My old Sirrus has a tripple and although now relegated to my turbo its got my favourite gear range being a 30/42/52 (12-26). I did most of my riding in the 52 but occasionally I would drop to the 42 and comfortably spin in fast group. The granny was seldom used but it was nice to have there as a psychological back up ;-) The 38 and 39 on my other bikes are just a tad too low for spinning in a fast group and 34 (the more common) would be far too low for me.


----------



## Lien Sdrawde (21 Jun 2011)

Some really useful info here - and i'm in the process of upgrading, so this helped confirm I still need a triple.


----------



## endoman (21 Jun 2011)

As I am getting fitter I am using the granny ring less and less on my hybrid, most of this mornings commute was in the 48 , a little on the 38 and none on the 28. 

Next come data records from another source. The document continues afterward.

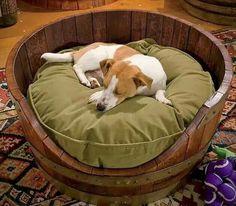Cute idea for a DIY dog bed!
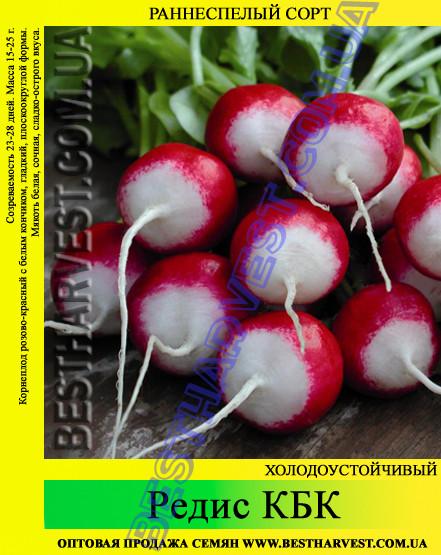 Семена редиса КБК 1 кг
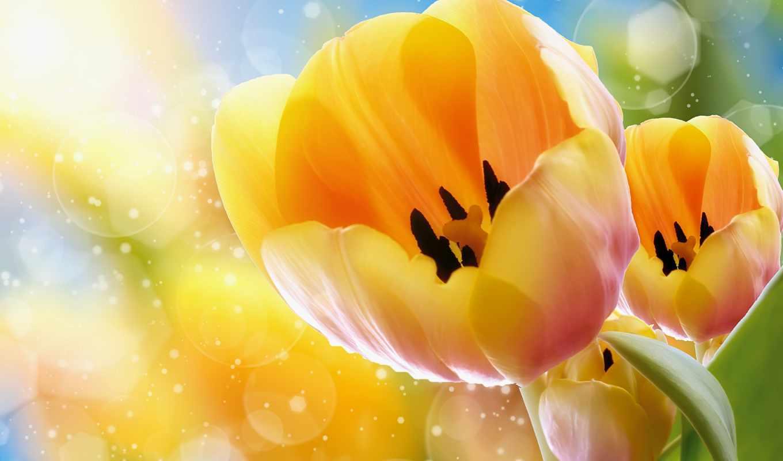 тюльпаны, цветы, бутон, yellow,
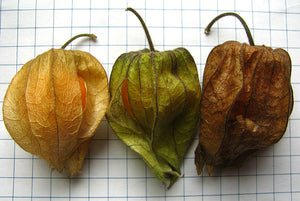 Perennial Ground Cherry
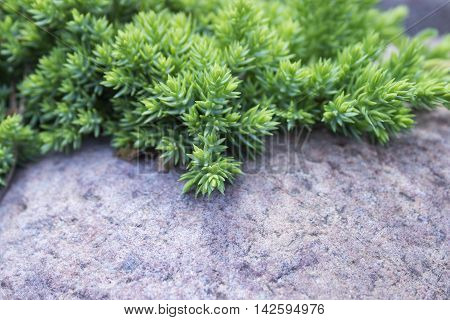 Evergreen juniper twig background. Photo of young bush with green needles on garden stones and pebbles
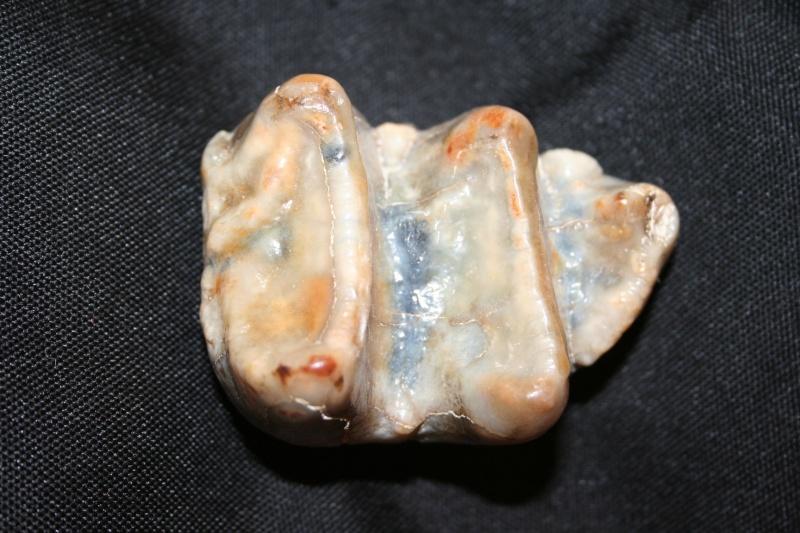 fossiles des faluns helvétien de touraine Img_0011
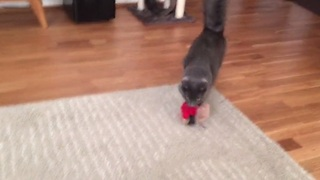 Cat knows how to fetch better than most dogs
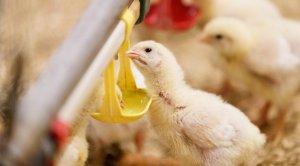 """Птицефабрика """"Чайковская"""" после завершения модернизации увеличит объем производства куриных продуктов на 7%"""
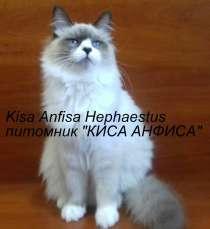 Невские маскарадные котята, в г.Полтава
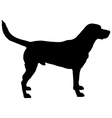 Labrador silhouette vector image vector image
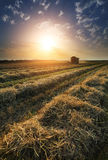 Sunset over wheat field Royalty Free Stock Photo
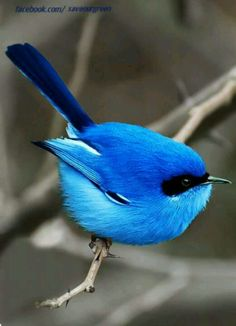 Blue bird of Australian happiness!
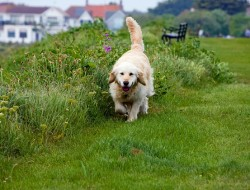 why-dogs-eat-grass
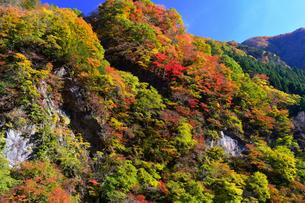 大血川渓谷の紅葉の写真素材 [FYI04311417]
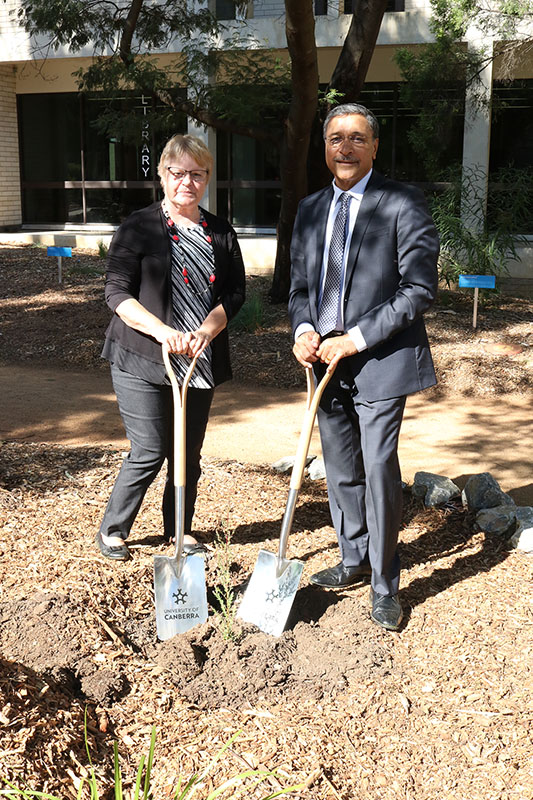 Professor Deep Saini and Aunty Roslyn Brown planted a tea tree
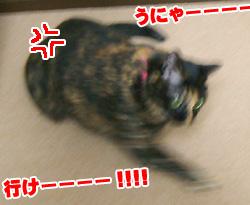 20071114_1.jpg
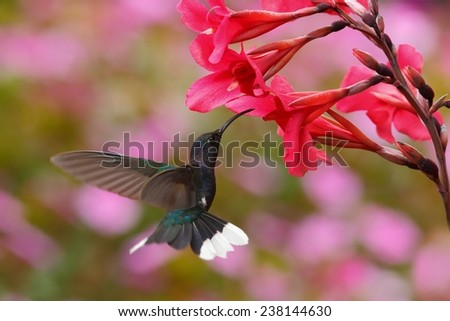 Blue hummingbird Violet Sabrewing near red bloom with pink background in Costa Rica - stock photo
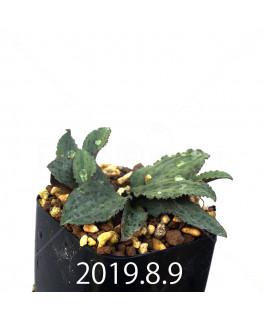 Drimiopsis sp. EQ496 Offset 8826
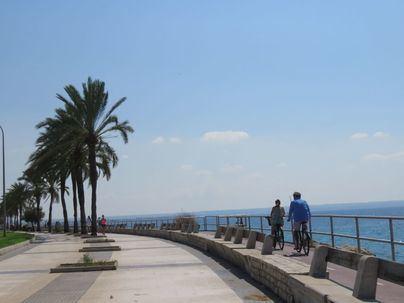 Temperaturas en descenso y viento fuerte en el norte de Mallorca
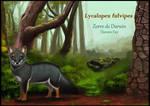 Darwin fox by uialwen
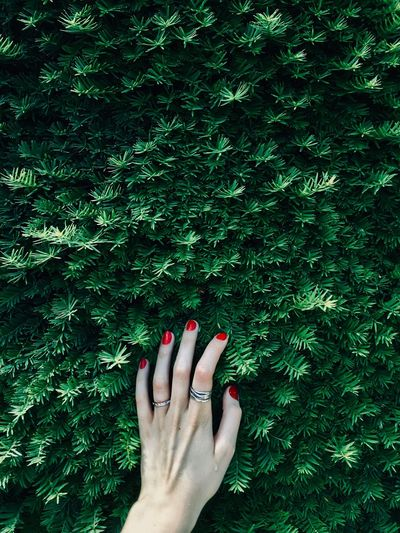 Cropped hand of woman against plant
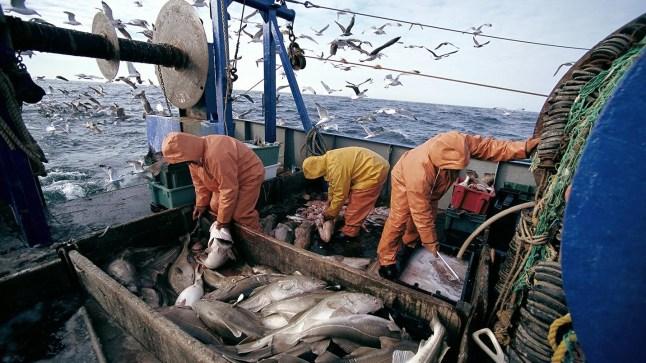 """منع صيد سمك """"سبادون"""" لمدة 5 سنوات في المياه البحرية المغربية"""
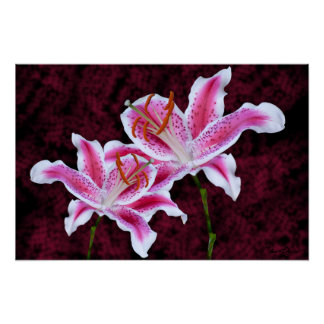 Pink and White Stargazer Lily Close Up Photograph Poster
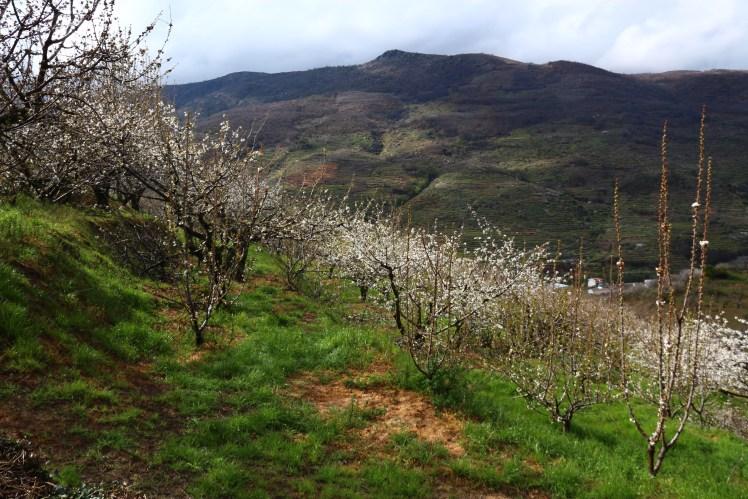 Valle del Jerte flowering cherries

I use the 28 for one hill on the return, road bike arrives next week with a compact, will be interesting to see how that goes. Will report back


----------



## Banjo (21 Jun 2011)

A lot depends on where you live / intend to ride as well as your cycling fitness. I have a triple on my roadbike plus a 11 to 28 cassette. The 30 chainring and 28tooth cog gives a very low gear for getting over a big hill on tired legs.

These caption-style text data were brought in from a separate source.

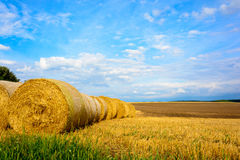 Straw bales in the meadow Royalty Free Stock Photos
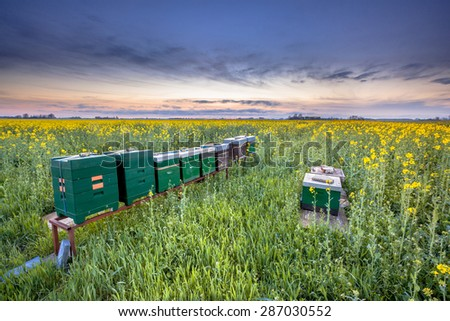Row of Bee hives in a Canola field at sunset near Winschoten in the Province of Groningen, Netherlands - stock photo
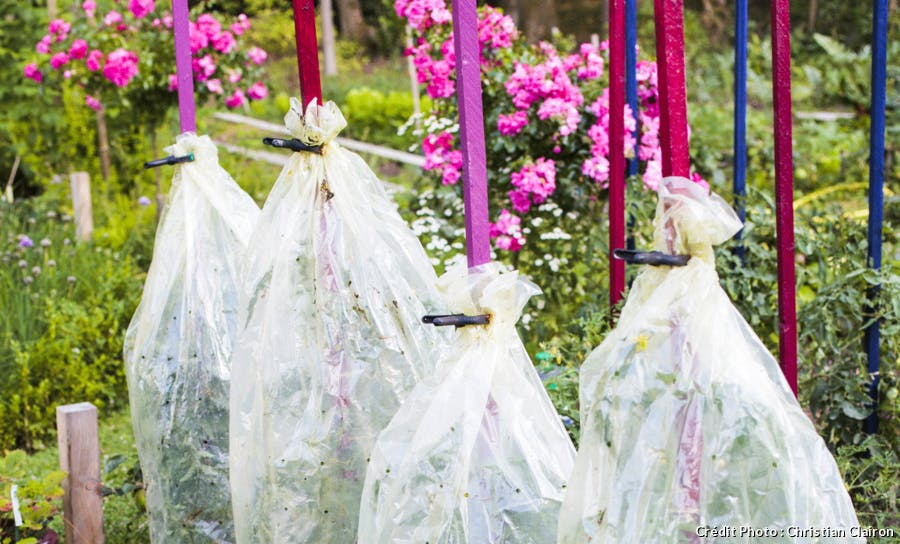 Jupes de plastique pour protéger les pieds de tomates
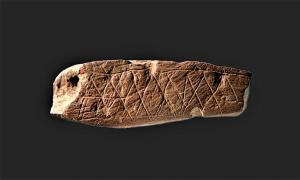 77,000-year-old engravings from Blombos Cave used in cognitive experiments. Source: Original Rock Art / CC BY-SA 4.0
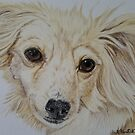 Long-haired Chihuahua by Anita Putman
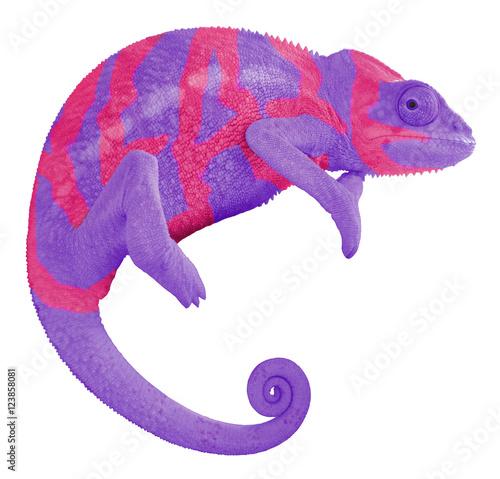 Staande foto Kameleon Colorful Chameleon Create Word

If I only did 25 mile rides or lived in Lincolnshire/ Norfolk a double would be great but doing longer rides in South Wales and not being the strongest cyclist my triple suits me fine.


----------



## MacB (21 Jun 2011)

Banjo said:


> A lot depends on where you live / intend to ride as well as your cycling fitness. I have a triple on my roadbike plus a 11 to 28 cassette. The 30 chainring and 28tooth cog gives a very low gear for getting over a big hill on tired legs.
> 
> If I only did 25 mile rides or lived in Lincolnshire/ Norfolk a double would be great but doing longer rides in South Wales and not being the strongest cyclist my triple suits me fine.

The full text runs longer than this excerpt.